*Challenge*:
Starting from the line containing "What measurable distance", write out the rest of the entries exactly, through the final line, including nothing else.

*Task inputs*:
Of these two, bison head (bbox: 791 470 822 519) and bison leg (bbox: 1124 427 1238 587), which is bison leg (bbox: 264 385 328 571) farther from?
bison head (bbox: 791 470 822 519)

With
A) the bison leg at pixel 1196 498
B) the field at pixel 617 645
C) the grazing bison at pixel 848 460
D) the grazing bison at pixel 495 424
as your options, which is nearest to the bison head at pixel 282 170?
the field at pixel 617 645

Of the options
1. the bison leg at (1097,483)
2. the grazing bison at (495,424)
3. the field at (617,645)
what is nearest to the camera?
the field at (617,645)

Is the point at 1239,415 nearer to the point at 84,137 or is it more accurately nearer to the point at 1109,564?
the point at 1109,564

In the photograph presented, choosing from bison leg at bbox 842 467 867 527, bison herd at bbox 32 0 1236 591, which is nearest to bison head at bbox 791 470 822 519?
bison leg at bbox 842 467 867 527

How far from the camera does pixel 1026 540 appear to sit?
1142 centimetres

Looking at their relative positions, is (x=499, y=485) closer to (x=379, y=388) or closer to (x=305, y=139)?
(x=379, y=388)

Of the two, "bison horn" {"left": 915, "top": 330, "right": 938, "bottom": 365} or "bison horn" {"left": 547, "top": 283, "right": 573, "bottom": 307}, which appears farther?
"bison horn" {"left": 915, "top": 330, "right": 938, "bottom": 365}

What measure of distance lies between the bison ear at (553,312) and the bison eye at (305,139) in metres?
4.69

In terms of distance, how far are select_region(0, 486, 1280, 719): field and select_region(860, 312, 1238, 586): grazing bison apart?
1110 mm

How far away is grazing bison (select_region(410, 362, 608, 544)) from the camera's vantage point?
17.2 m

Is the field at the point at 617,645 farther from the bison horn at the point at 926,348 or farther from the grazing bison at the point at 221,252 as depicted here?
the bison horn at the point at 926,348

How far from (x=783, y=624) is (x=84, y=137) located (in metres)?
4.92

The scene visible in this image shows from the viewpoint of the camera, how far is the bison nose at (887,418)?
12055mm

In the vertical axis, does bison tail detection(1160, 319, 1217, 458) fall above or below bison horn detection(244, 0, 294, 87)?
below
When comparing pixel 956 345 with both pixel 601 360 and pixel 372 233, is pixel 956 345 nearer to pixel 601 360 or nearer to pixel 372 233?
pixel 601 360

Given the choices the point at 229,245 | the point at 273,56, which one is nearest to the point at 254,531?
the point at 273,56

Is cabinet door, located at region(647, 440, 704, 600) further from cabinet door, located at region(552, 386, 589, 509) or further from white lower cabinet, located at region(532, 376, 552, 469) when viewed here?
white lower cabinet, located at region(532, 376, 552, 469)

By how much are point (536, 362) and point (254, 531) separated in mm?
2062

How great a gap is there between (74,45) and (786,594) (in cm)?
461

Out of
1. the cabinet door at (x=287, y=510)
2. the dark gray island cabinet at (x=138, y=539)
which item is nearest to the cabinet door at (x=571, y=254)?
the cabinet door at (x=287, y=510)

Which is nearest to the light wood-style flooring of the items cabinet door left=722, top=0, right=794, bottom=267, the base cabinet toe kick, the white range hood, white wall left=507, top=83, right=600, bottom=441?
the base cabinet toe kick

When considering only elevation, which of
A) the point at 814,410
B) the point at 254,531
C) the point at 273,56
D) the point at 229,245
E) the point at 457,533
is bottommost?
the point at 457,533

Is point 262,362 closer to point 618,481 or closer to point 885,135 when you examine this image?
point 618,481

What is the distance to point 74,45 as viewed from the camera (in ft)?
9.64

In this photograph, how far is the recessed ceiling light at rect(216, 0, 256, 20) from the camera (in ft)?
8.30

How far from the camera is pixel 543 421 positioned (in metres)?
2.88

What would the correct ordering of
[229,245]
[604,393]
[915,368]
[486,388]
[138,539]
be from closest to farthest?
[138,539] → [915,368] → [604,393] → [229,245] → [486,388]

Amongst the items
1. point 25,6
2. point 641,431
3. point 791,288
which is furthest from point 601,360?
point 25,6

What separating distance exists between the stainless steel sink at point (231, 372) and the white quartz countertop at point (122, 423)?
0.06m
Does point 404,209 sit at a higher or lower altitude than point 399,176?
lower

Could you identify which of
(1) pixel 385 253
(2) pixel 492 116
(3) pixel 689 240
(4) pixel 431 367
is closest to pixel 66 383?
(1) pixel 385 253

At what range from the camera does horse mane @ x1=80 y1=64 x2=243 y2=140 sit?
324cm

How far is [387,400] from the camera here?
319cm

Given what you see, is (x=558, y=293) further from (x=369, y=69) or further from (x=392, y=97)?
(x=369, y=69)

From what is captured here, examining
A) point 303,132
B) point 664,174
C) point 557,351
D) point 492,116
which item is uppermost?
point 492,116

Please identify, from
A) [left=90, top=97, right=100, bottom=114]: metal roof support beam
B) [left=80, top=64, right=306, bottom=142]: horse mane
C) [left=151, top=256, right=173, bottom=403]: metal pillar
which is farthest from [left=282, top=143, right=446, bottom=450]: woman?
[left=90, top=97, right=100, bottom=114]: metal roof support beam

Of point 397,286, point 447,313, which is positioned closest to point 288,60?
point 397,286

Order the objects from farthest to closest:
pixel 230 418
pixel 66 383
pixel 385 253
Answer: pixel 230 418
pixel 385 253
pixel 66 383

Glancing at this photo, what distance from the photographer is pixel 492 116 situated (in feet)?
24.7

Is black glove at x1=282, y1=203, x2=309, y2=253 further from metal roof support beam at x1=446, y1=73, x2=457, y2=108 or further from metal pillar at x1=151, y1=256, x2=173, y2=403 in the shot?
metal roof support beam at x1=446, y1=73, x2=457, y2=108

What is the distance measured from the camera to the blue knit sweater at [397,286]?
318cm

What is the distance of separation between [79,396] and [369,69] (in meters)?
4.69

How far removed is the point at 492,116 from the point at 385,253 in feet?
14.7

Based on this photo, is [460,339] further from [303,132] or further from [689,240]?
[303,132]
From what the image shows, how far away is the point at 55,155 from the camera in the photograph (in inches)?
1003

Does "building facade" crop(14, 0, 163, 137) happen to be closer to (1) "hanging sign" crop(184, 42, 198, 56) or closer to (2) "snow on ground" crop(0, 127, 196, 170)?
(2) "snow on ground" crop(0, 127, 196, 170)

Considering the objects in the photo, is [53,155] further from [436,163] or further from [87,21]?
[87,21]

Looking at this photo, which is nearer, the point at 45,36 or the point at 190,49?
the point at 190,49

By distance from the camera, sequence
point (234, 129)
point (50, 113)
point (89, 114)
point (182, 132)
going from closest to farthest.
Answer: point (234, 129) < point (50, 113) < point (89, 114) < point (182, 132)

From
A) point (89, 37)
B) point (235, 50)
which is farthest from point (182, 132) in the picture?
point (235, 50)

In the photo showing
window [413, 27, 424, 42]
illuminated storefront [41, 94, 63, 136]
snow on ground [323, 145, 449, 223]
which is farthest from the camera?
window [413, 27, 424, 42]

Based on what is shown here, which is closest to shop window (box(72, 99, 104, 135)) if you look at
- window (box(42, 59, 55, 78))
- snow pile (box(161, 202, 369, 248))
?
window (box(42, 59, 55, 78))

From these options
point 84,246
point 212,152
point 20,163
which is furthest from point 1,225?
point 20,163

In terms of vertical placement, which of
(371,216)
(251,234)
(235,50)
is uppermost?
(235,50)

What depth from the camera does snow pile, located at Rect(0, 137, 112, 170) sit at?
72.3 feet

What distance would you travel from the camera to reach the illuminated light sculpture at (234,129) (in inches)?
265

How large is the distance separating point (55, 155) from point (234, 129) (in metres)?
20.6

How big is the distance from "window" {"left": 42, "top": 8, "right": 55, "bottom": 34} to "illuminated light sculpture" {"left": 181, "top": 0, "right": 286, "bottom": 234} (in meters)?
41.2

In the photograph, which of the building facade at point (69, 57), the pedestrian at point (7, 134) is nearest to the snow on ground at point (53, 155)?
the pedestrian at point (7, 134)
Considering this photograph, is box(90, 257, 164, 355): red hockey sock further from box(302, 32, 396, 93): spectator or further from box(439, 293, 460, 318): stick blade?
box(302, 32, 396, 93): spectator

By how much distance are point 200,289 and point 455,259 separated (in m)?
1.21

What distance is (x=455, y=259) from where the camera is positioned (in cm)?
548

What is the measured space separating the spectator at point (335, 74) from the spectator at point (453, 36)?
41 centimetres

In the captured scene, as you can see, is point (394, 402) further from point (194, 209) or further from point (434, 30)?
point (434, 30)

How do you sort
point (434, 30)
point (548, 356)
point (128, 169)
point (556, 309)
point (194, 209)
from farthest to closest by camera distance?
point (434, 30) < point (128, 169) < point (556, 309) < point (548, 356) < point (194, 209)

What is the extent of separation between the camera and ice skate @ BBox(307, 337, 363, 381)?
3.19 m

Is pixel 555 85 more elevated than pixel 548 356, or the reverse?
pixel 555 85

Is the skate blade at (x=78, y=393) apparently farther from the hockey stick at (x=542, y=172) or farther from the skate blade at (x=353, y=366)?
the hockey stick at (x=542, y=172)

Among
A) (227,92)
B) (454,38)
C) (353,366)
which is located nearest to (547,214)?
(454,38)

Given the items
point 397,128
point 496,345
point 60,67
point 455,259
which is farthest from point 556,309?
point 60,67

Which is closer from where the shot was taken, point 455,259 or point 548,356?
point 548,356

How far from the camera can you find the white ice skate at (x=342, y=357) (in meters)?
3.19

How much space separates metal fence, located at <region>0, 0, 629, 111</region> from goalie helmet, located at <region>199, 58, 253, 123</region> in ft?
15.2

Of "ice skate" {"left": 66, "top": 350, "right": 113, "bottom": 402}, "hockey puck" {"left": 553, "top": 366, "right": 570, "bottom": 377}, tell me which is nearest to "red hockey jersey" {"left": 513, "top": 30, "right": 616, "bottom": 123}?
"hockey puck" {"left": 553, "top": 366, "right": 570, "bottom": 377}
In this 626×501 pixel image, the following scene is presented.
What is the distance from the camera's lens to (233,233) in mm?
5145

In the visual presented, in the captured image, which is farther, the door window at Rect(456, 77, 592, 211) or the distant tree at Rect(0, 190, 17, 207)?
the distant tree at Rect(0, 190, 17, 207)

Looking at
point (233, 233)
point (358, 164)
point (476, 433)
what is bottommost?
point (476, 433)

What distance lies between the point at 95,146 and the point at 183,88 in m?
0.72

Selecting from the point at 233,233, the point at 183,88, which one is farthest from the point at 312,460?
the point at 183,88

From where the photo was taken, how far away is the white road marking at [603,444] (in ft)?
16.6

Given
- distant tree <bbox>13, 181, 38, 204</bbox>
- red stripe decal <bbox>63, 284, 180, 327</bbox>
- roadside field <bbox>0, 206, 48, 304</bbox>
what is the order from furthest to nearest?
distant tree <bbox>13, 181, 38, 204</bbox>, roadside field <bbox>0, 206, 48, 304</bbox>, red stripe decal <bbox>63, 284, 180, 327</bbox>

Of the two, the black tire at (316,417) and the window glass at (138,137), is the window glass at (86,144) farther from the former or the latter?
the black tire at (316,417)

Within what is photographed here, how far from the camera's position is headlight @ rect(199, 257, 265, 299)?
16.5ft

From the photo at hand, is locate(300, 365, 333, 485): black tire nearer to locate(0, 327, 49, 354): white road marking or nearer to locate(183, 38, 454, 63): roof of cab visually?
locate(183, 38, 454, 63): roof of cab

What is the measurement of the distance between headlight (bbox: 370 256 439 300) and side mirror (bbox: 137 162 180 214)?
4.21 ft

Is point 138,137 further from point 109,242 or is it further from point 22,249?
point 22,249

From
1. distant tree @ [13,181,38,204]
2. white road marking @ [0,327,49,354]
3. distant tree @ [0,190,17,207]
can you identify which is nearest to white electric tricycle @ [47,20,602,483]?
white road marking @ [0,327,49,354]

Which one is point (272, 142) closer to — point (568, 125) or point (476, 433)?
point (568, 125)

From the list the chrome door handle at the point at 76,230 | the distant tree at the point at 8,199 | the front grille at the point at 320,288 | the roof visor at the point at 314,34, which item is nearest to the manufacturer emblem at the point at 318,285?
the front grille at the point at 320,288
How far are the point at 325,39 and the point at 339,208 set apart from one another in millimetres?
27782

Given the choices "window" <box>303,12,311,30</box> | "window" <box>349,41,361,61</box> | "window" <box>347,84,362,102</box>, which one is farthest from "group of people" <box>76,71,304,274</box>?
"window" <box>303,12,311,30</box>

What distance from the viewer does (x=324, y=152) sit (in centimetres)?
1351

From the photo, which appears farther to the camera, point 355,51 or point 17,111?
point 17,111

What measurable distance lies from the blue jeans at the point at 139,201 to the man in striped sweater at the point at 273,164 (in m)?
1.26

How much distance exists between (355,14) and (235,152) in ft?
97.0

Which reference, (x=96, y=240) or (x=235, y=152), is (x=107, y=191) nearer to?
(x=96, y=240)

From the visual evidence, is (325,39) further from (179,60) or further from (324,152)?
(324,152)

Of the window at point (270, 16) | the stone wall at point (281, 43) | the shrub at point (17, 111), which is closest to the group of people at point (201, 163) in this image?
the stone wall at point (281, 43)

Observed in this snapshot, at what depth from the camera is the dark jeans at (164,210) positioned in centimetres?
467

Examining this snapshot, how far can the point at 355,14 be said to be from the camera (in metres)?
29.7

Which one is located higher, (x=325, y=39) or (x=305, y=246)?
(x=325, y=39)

*Output for this exercise*:
What measurable distance lies from the blue jeans at the point at 139,201 to the man in striped sweater at the point at 273,164 (in m)?
1.26

How much distance exists between (355,14) and (235,152) in ft?
97.0

Which reference, (x=96, y=240) or (x=235, y=152), is (x=107, y=191) nearer to?
(x=96, y=240)

From the visual evidence, is (325,39) further from (179,60) or further from (324,152)?
(324,152)

Of the window at point (270, 16) | the stone wall at point (281, 43) | the shrub at point (17, 111), which is closest to the group of people at point (201, 163) in this image?
the stone wall at point (281, 43)

Observed in this snapshot, at what depth from the camera is the dark jeans at (164,210) positioned in centimetres?
467

Examining this snapshot, how far can the point at 355,14 be said to be from the camera (in metres)?
29.7

Which one is located higher, (x=325, y=39) or (x=305, y=246)?
(x=325, y=39)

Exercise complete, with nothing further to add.